■ TEXTO DE ORIGEM:
■ ■ ■
No quadro, não. Aí, o rei está ausente, a presença que conta é a do amor do casal. Já te tinha falado, Princesa, da intimidade de si, de nós, onde afinal habita o motor da espiritualidade, que o pintor seiscentista holandês - que da Holanda nunca saiu, mas onde certamente recebeu a emocionante influência do Caravaggio - tão bem exprime por olhos cegos e pela ternura de mãos que se encontram ou abraçam...

   Neste quadro, a mão esquerda do noivo, pousada no ombro da amada, poderá dizer proteção - como narra a história - ou posse - como será legítimo deduzir e era normal entender-se no contexto da época. Mas essa posse é ali partilhada, é mútua: a mão esquerda dela, repousando sobre o seu próprio ventre, acaricia em suave acordo a direita dele. E a sua direita repousada está, no seu ventre, mais abaixo. Entre as três mãos está o ninho que criaram, onde nascerão, gémeos rivais, Esaú e Jacó. Nova história, que Machado de Assis também contará, imaginando-a no Rio de Janeiro. História intrigante - como também será a luta de Jacó com o anjo - de que, quiçá, noutro dia te falarei.


Camilo Maria

Camilo Martins de Oliveira

CARTAS DE CAMILO MARIA DE SAROLEA

 

    Minha Princesa de mim:

 

   A história de Isaac e Rebeca vem contada no livro do Génese, no capítulo 24. O anterior é curto, regista a morte de Sara, mãe de Isaac, e a sua inumação na gruta do campo de Makpela, em Canaã, onde mais tarde também o corpo de Abraão, seu marido, será tornado à terra. Isaac será o único herdeiro universal de Abraão, o pai dos povos, é elo fundamental da linhagem dos eleitos. Por isso o Patriarca mandara o mais velho dos seus servos à cidade de Nahor, seu irmão, para aí escolher, entre as suas parentes, a que seria a mulher de seu filho. O sinal do reconhecimento de Rebeca é proposto, em oração, pelo próprio servo a Yahvé: será aquela que lhe der de beber, e aos seus camelos, quando lhe pedir água. Rebeca é filha de Nahor, prima, portanto, de Isaac. E irmã de Labão, que a autorizará a seguir com o servo de Abraão até à terra deste, em Canaã. Mais tarde, será o mesmo Labão que dará as suas filhas - Lia, primeiro, Raquel depois - em casamento a Jacó, filho de Isaac e Rebeca. Lembras-te do lindíssimo soneto de Camões? Sete anos de pastor Jacó servia / Labão, pai de Raquel, serrana bela / mas não servia o pai, servia a ela / que a ela só por prémio pretendia... Aí o tens, é esse mesmo.
■ ■ ■
■ SECÇÃO DE DADOS:
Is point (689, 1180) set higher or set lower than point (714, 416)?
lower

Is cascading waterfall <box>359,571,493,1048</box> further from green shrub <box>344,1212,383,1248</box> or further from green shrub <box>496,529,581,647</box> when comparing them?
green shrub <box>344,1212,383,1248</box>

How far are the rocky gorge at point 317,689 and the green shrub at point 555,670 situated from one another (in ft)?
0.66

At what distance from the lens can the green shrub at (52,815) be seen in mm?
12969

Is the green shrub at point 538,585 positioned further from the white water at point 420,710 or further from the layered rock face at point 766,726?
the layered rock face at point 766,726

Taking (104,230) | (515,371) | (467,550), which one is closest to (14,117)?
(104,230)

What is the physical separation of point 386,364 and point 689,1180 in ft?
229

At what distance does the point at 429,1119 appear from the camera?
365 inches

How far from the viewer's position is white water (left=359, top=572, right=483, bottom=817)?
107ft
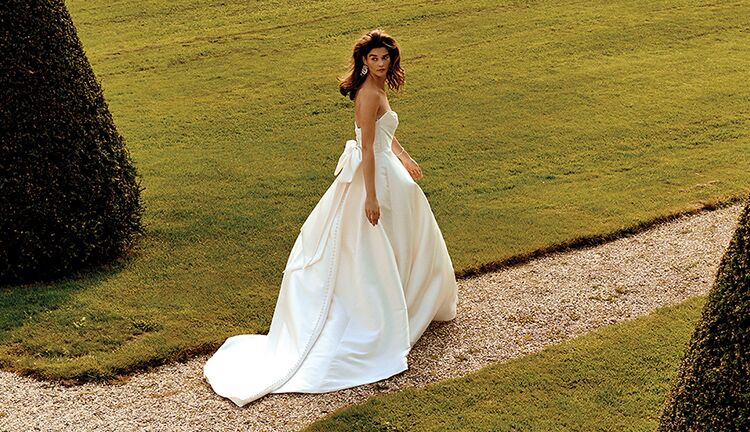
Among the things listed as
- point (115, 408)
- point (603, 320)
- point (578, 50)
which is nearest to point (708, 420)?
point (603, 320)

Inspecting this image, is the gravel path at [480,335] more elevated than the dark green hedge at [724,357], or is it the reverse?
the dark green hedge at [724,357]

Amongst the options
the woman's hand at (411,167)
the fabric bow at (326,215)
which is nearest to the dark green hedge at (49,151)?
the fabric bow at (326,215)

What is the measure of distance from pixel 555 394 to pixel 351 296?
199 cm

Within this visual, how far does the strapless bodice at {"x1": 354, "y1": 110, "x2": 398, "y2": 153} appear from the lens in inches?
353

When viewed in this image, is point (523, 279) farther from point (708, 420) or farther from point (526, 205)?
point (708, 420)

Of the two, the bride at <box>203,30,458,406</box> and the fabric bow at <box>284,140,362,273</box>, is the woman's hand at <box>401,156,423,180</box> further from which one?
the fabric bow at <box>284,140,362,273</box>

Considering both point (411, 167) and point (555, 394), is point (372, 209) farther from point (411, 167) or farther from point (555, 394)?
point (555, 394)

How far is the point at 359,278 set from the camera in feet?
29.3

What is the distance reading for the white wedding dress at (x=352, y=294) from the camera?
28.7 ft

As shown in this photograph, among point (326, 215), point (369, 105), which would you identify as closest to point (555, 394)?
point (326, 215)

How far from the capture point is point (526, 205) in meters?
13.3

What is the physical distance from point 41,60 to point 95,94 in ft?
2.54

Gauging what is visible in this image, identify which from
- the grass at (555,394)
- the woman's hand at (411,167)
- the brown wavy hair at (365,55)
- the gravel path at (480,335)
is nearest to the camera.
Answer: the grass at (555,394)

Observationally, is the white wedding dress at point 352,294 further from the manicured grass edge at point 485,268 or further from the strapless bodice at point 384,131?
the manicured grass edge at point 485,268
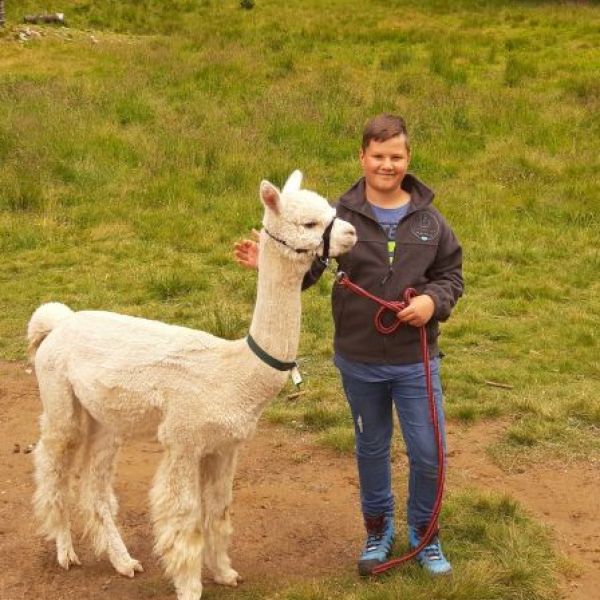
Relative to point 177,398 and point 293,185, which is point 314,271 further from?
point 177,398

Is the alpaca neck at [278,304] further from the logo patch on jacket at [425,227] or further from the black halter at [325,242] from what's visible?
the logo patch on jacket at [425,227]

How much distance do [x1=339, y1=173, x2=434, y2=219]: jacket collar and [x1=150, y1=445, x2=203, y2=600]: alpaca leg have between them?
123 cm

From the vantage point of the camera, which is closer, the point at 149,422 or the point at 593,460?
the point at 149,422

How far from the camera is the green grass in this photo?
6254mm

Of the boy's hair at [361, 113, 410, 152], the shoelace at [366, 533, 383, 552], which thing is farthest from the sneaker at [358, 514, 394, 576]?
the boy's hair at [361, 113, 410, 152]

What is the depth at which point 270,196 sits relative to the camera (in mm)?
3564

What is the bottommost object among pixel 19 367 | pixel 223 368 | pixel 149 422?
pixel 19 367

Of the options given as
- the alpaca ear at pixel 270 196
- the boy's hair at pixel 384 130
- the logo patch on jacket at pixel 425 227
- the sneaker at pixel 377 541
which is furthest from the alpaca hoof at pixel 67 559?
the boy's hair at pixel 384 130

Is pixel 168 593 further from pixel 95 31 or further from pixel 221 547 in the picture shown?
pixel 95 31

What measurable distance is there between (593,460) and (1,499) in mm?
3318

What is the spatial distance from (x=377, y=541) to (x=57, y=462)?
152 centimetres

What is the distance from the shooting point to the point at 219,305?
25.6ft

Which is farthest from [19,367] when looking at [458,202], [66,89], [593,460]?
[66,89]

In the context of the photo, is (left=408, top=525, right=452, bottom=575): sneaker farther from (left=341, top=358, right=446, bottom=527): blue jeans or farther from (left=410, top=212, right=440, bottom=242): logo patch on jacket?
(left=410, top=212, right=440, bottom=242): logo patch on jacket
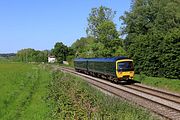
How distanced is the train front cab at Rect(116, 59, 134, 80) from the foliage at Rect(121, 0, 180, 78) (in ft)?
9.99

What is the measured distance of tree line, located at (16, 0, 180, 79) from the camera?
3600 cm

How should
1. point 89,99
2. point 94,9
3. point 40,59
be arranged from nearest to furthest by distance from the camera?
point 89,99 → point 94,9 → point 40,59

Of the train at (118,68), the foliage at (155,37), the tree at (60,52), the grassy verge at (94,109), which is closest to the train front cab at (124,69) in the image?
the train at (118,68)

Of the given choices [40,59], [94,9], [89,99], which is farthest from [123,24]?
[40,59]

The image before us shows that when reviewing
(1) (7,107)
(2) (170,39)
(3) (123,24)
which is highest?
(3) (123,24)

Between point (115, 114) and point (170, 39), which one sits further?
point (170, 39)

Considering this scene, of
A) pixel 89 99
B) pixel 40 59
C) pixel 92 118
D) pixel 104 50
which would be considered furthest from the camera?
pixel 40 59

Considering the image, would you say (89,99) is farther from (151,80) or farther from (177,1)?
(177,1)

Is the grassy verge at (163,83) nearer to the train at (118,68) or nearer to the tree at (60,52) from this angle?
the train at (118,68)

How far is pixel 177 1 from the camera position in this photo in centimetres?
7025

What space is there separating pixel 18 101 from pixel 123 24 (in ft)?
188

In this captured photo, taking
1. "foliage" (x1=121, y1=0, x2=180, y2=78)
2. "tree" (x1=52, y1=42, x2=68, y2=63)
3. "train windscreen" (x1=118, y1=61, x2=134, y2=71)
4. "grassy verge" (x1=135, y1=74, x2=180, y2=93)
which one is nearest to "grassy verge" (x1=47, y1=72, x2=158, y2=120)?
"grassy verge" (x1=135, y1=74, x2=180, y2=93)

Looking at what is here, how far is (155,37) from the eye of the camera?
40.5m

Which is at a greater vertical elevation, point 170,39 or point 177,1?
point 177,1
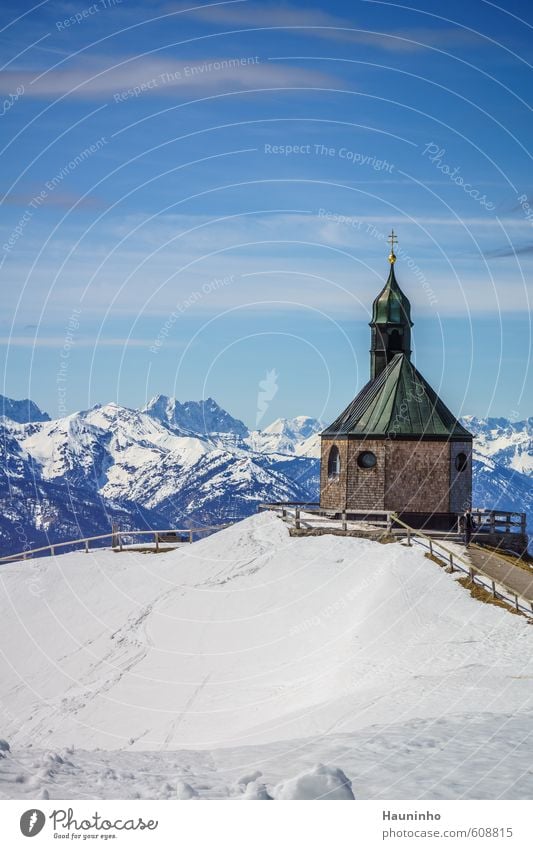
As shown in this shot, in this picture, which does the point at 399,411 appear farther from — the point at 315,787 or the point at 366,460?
■ ■ ■
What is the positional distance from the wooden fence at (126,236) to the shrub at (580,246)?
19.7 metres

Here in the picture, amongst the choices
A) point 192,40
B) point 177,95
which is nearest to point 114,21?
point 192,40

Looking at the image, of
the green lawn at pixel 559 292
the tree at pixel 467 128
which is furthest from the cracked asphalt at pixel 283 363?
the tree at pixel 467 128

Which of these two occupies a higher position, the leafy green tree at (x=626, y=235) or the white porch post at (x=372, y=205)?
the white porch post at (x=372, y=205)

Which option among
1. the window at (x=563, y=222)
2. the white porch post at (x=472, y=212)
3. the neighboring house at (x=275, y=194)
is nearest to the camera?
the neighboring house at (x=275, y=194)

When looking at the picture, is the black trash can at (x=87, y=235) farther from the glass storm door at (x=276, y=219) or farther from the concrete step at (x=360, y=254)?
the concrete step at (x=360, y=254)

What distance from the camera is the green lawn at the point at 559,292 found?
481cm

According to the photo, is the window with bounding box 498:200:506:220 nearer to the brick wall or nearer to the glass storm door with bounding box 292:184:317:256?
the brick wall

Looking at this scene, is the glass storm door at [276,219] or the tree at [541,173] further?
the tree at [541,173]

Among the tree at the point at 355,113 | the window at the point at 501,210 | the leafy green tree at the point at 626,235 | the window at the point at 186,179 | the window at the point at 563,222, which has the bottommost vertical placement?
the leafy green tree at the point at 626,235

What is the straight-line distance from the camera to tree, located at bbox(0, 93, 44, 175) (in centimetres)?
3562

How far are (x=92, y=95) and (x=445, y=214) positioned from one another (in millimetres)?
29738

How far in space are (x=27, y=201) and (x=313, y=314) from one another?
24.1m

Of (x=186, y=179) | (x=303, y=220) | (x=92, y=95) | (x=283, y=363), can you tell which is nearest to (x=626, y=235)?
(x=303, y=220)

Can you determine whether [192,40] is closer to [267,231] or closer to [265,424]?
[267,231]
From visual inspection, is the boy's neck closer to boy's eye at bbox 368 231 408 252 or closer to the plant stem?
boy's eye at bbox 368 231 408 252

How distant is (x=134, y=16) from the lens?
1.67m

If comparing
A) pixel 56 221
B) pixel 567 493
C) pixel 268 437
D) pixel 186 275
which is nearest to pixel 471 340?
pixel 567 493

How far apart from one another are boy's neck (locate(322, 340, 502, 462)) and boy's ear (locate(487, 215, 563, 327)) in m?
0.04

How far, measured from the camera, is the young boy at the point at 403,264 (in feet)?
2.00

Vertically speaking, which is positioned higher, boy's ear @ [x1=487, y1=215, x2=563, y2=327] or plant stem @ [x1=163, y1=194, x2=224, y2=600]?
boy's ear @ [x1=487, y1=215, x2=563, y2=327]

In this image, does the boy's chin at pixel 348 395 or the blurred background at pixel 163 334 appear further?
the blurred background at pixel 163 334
■ ■ ■
■ TAREFAS DO EXERCÍCIO:
- a) Na carta sobre Isaac e Rebeca, em que capítulo do livro do Génese se conta a história dos dois?
- b) Prossiga a carta sobre Isaac e Rebeca a partir da última frase apresentada.

■ RESPOSTAS POR TAREFA:
- a) No capítulo 24.

- b)
 

   Quando o servo e a noiva chegaram ao país de Negeb, onde Isaac vivia, este, conta-nos a narrativa bíblica, saíra de casa para passear nos campos, ao cair do dia, e erguendo os olhos viu camelos a aproximarem-se. E Rebeca, erguendo os olhos, viu Isaac. Desceu do camelo e disse ao servo: "Quem é aquele homem que vem pelos campos ao nosso encontro?" O servo respondeu: "É o meu senhor"; então, ela pegou no véu e cobriu-se. O servo contou a Isaac tudo o que tinha feito. E Isaac levou Rebeca para a sua tenda. Tomou-a, ela tornou-se sua mulher e ele amou-a. E Isaac consolou-se da perda de sua mãe. Não sei dizer-te bem porquê, mas há neste texto algo de muito belo, que me comove. Rebeca cobre a cabeça e o rosto, como as noivas judias, em sinal de reserva, como quem embrulha um presente (perdoa-me, compreende a lhaneza da comparação). E depois de se unir à mulher, Isaac sente-se consolado da morte de sua mãe, porque realiza que volta a regressar às origens. Eis uma experiência erótica profundamente humana e mística. O que mais me choca na pornografia devassa que por aí tanto se vende, é o desvio, o encobrimento da beleza intrínseca do erotismo. No sentido que lhe deu Georges Bataille, e eu tantas vezes recordo: L´érotisme c´est l´affirmation de la vie jusque dans la mort. Um ser monocelular reproduz-se dividindo-se, morre um para resultarem vários. Nós fazemo-lo unindo-nos, essa união de dois - que inevitavelmente morrerão - afirma, continua a vida na sua descendência.

 

   O poema de David Mourão Ferreira, que Amália canta, é claramente erótico, inconscientemente místico. Cito de memória, perdoar-me-ás, Princesa, um qualquer lapso: Bebi por tuas mãos esta loucura / de não poder viver longe de ti... / És a noite que à noite me procura / és a sombra da casa onde nasci... // Deixa ficar comigo a madrugada / para que a luz do sol me não constranja, / numa taça de sombra estilhaçada / deita sumo de lua e de laranja... //  Só os frutos do céu que não existe / só os frutos da terra que me deste / irão fazer-te a ausência menos triste / tornar-me a solidão menos agreste... // Vou recolher à casa onde nasci / por teus dedos de sombra edificada... / Nunca mais, nunca mais longe de ti / se comigo ficar a madrugada!

 

   Na pintura da Noiva Judia de Rembrandt, a mão direita do noivo (Isaac) pousa levemente no ventre da noiva (Rebeca), cuja mão delicada se une à do seu eleito numa carícia. Ambos, afinal, acariciam o fruto do ventre dela, que é deles dois. Nós, humanos, somos, ontologicamente, relação. Por isso, o filho pródigo regressa sempre. Porque é de saudade que vivemos.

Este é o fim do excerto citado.